In this episode, Neal Travis speaks with Priscilla Brooke, Head of Podcaster Success at Buzzsprout and host of Happy to Help, about how involving the whole company in customer support creates stronger teams, better products, and more connected organizations. They explore why all-company support matters, how to set it up practically, and how to overcome common concerns about value, standards, and participation.

Key Topics Discussed

1. What All-Company Support Really Means

Priscilla explains the core concept:

“It’s about people outside of the support team getting direct interaction with customers — not because support needs help, but because the company needs connection.”

It’s a proactive way to break down silos and build empathy, insight, and stronger product and service decisions.

Support shouldn’t be isolated — it should be shared.

2. Addressing the ‘Anyone Can Do It’ Misconception

Some worry that if anyone can step into support, it diminishes its value. Priscilla offers a reality check:

“It’s not rocket science — but it takes real skill. If you think anyone can do it well with no training, you might need to raise your standards.”

Support requires communication, empathy, problem-solving, and calm under pressure — skills that need to be respected and developed.

Letting others experience support highlights, not devalues, the expertise it requires.

3. Practical Models for All-Company Support

At Buzzsprout, all-company support is structured intentionally:

  • 2–4 support shifts per year, 3–4 hours each

  • Booked during designated open windows

  • Shadowing, buddy systems, and minimal but effective training

  • Cherry-picking cases aligned with the participant’s expertise

“It’s not about asking people to fix the most technical problems — it’s about giving them meaningful, manageable exposure.”

Flexibility and preparation make participation smooth, valuable, and sustainable.

4. Overcoming Participation Challenges

Getting people to consistently sign up takes more than goodwill. Priscilla shares:

“You need leadership buy-in — and sometimes the best way is getting them to do a shift themselves.”

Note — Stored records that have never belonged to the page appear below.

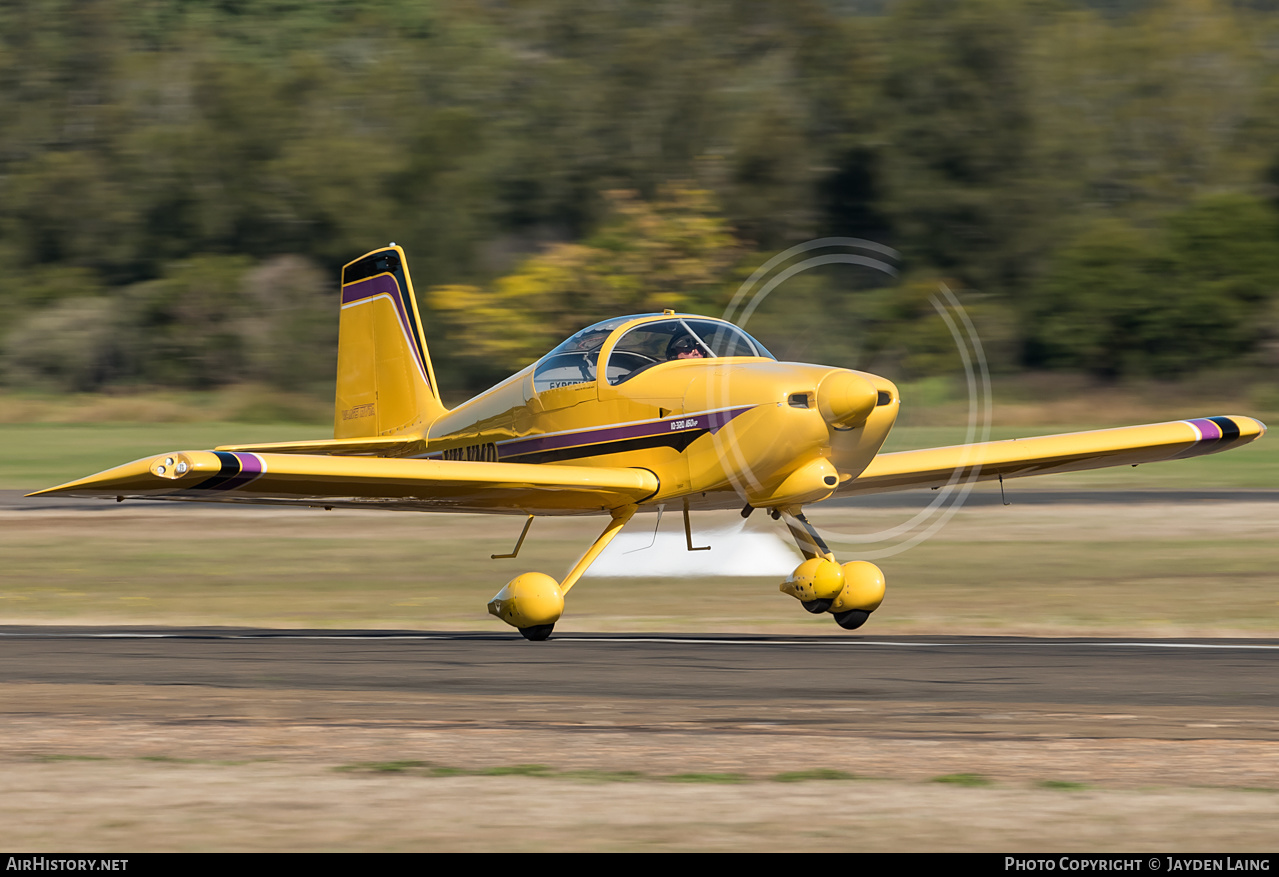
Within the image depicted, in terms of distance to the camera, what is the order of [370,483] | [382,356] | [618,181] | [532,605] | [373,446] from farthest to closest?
1. [618,181]
2. [382,356]
3. [373,446]
4. [532,605]
5. [370,483]

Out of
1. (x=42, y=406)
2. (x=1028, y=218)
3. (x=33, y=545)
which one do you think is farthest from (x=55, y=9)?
(x=33, y=545)

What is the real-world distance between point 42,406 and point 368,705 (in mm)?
52086

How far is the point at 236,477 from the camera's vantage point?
11.7 meters

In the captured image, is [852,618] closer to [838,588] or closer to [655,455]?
[838,588]

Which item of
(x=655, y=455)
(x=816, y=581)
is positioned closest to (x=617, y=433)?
(x=655, y=455)

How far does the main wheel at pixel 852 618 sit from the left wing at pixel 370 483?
204 centimetres

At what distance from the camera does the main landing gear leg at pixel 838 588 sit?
1331 centimetres

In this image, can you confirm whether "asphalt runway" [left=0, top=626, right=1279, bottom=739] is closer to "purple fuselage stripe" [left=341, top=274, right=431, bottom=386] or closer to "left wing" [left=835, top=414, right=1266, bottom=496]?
"left wing" [left=835, top=414, right=1266, bottom=496]

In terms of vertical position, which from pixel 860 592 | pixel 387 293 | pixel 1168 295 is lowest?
pixel 860 592

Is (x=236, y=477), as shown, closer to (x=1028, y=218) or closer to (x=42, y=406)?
(x=42, y=406)

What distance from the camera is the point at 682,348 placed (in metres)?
13.7

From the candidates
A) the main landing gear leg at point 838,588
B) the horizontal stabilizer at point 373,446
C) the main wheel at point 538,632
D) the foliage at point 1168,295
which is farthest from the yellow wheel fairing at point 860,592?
the foliage at point 1168,295

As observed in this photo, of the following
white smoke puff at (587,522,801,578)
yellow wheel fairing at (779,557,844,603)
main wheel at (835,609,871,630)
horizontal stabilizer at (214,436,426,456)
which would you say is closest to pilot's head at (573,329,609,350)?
yellow wheel fairing at (779,557,844,603)

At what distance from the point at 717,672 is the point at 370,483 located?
3782mm
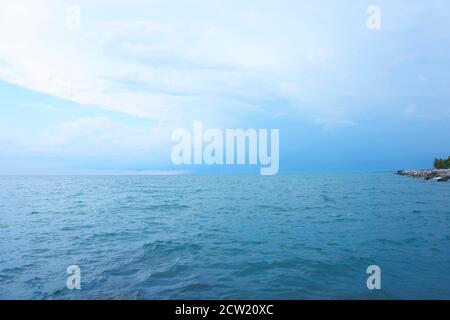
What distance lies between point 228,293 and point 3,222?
23.9 m

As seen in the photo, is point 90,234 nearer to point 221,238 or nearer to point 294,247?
point 221,238

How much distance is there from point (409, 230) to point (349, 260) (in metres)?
9.47

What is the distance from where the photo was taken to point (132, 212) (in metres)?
32.2

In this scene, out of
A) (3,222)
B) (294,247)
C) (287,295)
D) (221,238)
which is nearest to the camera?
(287,295)

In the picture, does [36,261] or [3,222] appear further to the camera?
[3,222]

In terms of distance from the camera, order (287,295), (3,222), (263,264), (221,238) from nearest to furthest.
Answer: (287,295), (263,264), (221,238), (3,222)

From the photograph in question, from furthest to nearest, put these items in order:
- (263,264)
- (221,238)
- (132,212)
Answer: (132,212)
(221,238)
(263,264)
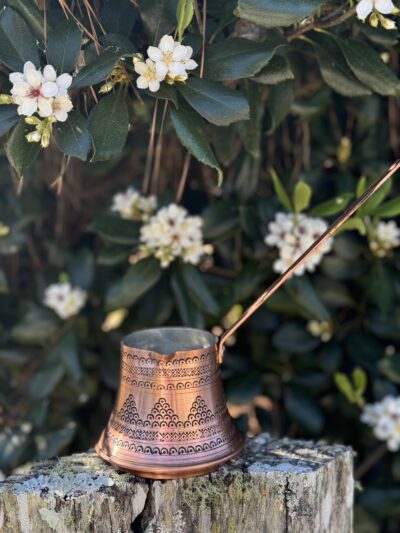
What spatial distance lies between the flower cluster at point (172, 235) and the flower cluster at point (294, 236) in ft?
0.53

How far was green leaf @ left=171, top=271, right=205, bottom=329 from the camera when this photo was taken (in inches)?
67.6

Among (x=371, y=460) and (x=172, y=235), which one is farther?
(x=371, y=460)

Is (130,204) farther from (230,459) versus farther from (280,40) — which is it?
(230,459)

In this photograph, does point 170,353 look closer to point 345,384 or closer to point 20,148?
point 20,148

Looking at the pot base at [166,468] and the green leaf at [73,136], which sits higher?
the green leaf at [73,136]

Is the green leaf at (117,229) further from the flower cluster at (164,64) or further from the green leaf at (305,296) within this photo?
the flower cluster at (164,64)

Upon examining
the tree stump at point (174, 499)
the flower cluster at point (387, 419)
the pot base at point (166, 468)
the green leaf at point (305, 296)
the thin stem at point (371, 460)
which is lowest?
the tree stump at point (174, 499)

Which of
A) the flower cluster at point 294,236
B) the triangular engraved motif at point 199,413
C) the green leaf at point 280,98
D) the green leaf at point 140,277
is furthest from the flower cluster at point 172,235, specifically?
the triangular engraved motif at point 199,413

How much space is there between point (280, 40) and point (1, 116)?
1.62 feet

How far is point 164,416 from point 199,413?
0.06 meters

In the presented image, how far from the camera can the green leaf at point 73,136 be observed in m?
1.11

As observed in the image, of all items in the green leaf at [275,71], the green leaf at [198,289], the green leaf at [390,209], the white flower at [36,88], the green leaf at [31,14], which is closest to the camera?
the white flower at [36,88]

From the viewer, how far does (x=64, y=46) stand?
44.7 inches

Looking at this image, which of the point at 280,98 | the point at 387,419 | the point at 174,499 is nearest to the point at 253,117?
the point at 280,98
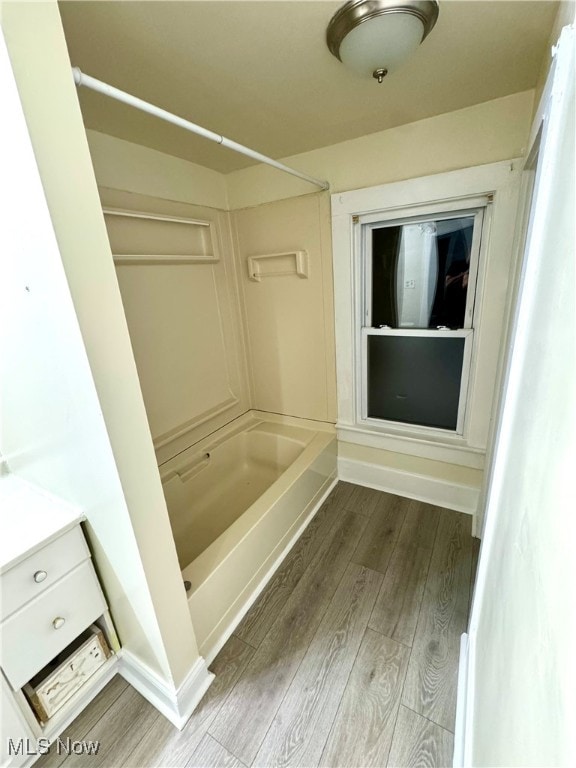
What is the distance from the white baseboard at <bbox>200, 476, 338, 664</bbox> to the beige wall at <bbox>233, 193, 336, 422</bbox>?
733 mm

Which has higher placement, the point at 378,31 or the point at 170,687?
the point at 378,31

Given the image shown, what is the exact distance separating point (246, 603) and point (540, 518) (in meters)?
1.48

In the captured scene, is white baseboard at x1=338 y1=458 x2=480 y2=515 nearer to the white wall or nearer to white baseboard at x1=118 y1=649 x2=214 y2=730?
the white wall

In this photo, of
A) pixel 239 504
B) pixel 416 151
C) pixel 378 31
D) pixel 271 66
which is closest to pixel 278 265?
pixel 416 151

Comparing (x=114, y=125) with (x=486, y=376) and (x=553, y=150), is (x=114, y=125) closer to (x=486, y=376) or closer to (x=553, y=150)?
(x=553, y=150)

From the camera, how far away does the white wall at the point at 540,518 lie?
0.37m

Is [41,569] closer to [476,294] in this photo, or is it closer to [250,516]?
[250,516]

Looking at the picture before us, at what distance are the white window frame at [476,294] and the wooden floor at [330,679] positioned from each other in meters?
0.60

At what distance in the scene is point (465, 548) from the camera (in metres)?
1.79

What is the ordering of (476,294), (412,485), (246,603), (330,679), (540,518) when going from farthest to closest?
1. (412,485)
2. (476,294)
3. (246,603)
4. (330,679)
5. (540,518)

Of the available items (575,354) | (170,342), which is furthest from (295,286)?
(575,354)

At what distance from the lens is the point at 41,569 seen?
1.03 m

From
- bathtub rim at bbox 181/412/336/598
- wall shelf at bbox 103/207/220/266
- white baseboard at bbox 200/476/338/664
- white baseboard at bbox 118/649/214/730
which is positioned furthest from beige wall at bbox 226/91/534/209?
white baseboard at bbox 118/649/214/730

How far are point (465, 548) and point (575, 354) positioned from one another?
5.85 ft
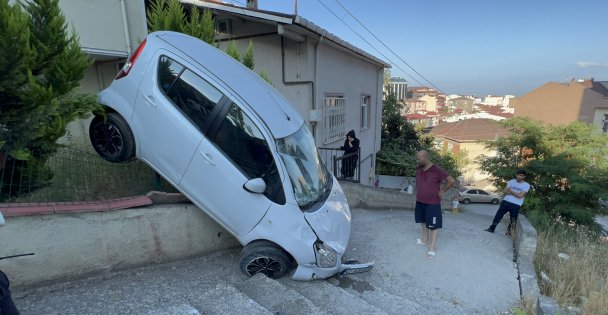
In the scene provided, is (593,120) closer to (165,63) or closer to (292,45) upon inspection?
(292,45)

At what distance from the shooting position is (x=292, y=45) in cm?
733

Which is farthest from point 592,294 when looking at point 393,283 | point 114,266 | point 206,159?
point 114,266

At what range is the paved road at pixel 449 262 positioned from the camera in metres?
3.64

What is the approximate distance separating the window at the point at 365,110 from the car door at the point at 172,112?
9420 millimetres

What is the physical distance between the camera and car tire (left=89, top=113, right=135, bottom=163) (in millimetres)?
3432

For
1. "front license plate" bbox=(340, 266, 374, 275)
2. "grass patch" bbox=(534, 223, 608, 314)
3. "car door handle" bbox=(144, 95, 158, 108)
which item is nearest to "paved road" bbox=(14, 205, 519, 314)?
"front license plate" bbox=(340, 266, 374, 275)

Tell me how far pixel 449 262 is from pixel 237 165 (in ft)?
11.1

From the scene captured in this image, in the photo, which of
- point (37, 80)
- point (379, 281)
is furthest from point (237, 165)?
point (379, 281)

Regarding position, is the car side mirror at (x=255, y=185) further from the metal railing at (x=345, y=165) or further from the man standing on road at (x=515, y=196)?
the man standing on road at (x=515, y=196)

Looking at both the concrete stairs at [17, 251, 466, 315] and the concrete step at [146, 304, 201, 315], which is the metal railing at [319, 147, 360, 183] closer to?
the concrete stairs at [17, 251, 466, 315]

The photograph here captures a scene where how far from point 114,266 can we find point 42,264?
0.58 m

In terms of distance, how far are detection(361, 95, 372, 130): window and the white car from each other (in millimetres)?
9214

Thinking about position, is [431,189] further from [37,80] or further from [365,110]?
[365,110]

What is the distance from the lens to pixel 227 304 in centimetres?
244
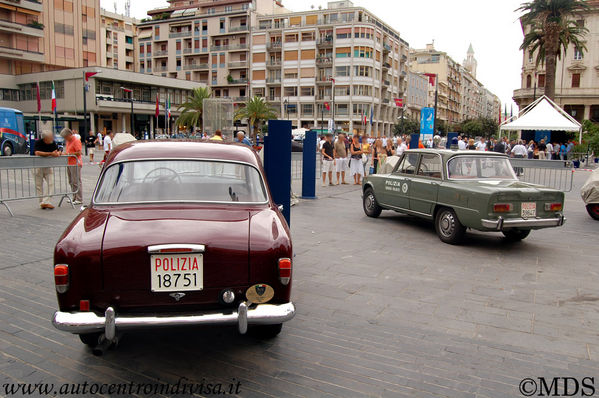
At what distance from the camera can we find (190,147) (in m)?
4.30

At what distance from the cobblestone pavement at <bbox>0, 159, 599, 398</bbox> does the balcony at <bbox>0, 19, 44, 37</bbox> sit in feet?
195

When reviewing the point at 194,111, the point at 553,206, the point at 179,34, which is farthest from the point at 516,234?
the point at 179,34

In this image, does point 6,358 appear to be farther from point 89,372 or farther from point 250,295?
point 250,295

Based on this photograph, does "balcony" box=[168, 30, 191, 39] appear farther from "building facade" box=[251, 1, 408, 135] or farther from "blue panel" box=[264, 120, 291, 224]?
"blue panel" box=[264, 120, 291, 224]

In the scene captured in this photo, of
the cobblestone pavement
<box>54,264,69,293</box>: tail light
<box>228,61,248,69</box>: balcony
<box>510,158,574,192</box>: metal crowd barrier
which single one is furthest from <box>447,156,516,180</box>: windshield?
<box>228,61,248,69</box>: balcony

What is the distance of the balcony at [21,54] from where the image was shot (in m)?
55.1

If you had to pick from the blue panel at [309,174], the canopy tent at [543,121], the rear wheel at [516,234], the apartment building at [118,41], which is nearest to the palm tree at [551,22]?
the canopy tent at [543,121]

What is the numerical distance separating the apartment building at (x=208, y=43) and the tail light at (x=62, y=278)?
8066 centimetres

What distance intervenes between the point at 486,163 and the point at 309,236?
10.8 ft

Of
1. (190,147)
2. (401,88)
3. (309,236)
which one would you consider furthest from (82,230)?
(401,88)

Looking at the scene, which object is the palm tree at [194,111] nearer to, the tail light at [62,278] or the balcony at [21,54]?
the balcony at [21,54]

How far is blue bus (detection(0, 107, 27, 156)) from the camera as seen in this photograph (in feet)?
93.4

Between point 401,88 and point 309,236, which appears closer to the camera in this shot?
point 309,236

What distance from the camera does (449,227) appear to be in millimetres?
7613
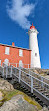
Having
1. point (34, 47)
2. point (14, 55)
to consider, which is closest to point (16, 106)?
point (14, 55)

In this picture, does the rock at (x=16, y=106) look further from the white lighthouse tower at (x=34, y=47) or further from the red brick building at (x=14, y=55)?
the white lighthouse tower at (x=34, y=47)

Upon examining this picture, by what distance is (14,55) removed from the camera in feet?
89.9

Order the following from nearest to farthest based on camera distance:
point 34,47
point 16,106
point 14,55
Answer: point 16,106 → point 14,55 → point 34,47

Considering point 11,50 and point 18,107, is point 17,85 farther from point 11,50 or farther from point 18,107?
point 11,50

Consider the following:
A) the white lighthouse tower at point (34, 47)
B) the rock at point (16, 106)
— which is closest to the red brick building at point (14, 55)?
the white lighthouse tower at point (34, 47)

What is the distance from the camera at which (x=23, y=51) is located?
28656 mm

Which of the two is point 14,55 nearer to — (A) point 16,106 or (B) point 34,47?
(B) point 34,47

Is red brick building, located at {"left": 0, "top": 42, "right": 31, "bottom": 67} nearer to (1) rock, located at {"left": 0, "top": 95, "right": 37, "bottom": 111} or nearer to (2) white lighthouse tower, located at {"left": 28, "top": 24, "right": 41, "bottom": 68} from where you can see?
(2) white lighthouse tower, located at {"left": 28, "top": 24, "right": 41, "bottom": 68}

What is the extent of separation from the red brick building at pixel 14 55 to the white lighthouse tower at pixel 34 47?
4.27 ft

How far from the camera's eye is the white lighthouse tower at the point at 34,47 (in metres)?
30.0

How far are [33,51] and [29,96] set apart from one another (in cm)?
2163

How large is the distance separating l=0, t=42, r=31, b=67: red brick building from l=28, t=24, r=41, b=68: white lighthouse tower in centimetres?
130

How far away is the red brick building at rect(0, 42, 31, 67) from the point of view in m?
26.1

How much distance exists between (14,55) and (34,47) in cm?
656
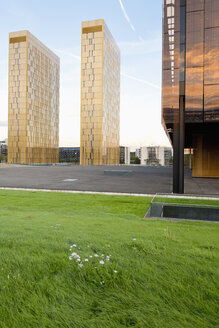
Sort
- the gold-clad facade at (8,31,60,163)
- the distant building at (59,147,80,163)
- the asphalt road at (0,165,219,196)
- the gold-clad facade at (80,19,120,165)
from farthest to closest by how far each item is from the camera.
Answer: the distant building at (59,147,80,163) → the gold-clad facade at (8,31,60,163) → the gold-clad facade at (80,19,120,165) → the asphalt road at (0,165,219,196)

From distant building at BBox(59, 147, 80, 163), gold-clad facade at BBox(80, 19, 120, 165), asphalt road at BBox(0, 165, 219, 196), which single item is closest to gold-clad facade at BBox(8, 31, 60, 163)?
gold-clad facade at BBox(80, 19, 120, 165)

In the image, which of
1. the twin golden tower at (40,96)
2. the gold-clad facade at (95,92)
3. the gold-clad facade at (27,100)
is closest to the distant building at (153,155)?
the twin golden tower at (40,96)

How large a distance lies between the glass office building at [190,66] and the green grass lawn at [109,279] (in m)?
9.47

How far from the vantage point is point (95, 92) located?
244 feet

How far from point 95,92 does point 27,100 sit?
2272cm

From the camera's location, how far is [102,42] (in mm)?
72312

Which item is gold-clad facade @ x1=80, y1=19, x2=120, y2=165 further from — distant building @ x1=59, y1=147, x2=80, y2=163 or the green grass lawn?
the green grass lawn

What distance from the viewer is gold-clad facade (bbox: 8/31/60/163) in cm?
7388

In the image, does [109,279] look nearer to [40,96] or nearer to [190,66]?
[190,66]

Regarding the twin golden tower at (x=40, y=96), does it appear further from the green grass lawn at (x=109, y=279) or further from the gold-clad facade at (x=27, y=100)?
the green grass lawn at (x=109, y=279)

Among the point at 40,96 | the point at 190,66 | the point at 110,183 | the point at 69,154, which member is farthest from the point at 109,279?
the point at 69,154

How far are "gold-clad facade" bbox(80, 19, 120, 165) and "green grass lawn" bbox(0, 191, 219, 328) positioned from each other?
71.6 meters

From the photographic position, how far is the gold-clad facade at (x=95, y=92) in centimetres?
7300

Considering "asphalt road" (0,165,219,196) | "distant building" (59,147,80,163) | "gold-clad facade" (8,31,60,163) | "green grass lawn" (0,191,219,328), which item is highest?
"gold-clad facade" (8,31,60,163)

When leaders participate and communicate the “why,” the whole company is more likely to embrace it as part of the culture, not just a nice-to-have.

Top-down endorsement turns optional into essential.

5. Unexpected Benefits of All-Company Support

Beyond customer empathy, it also strengthens internal processes:

“Developers spot clunky workarounds. Marketers learn edge cases. Everyone sees where improvements can be made.”

It also prepares teams for critical incidents — and enables support staff to fully participate in team meetups without leaving the inbox unmanned.

Shared experience builds resilience, not just knowledge.

Memorable Quotes

“The reason they’re coming into support isn’t because we need help — it’s because it benefits them, and it benefits the whole company.”
“In support, we’re really good at finding workarounds. Sometimes someone outside the team comes in and says, ‘Wait — why are you doing it that way?’”
“Put your oxygen mask on first — you can’t solve customer problems from a place of panic.”

Takeaways

  • All-company support is a strategic advantage: It connects teams directly with customer realities and drives better decisions.

  • Respect the skill of great support work: Communication and calm under pressure are serious professional skills.

  • Create rhythms, not random acts: Structured, cyclical shifts with clear expectations make it sustainable.

  • Leadership must model and champion participation: Culture change starts at the top.

  • Shared exposure leads to shared ownership: The more people touch customer experience, the better the whole company becomes.